CBN (Computational Biology and Neurocomputing) seminars
Friday 27 May 2011
to 11:00 at
Tony Lindeberg (KTH/CSC/CB)
A receptive field constitutes a region in the visual field where a visual cell responds to visual stimuli. The subject of this talk is to present a theoretical model for what types of receptive field profiles could be regarded as natural for an idealized vision system, given a set of natural symmetry requirements on the first stages of visual processing that reflect symmetry properties of the outside world. Specifically, it will be shown that a set of families of receptive field profiles can be derived by necessity regarding spatial, spatio-chromatic and spatio-temporal receptive fields in terms of Gaussian kernels, Gaussian derivatives and closely related operators.
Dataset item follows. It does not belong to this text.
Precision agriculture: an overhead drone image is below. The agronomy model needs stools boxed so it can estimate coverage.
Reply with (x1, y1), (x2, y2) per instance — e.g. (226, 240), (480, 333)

Such image filters have been successfully used as a basis for expressing a large number of visual operations in computer vision, regarding feature detection, feature classification, motion estimation, object recognition, spatio-temporal recognition and shape estimation. Hence, this so-called scale-space theory constitutes a both theoretically well-founded and general framework for expressing visual operations. Interestingly, there are very close similarities between several of the receptive field profiles obtained from scale-space theory and receptive field profiles recorded from biological vision. In this talk, I will describe the basic structure of some of these necessity results concerning the mathematical foundation and indicate how this theory could be used when studying and modelling biological vision.
Some of the material to be presented will be based on the following recent article in Journal of Mathematical Imaging and Vision
The talk will be at an overview level and will not go into the formal proofs.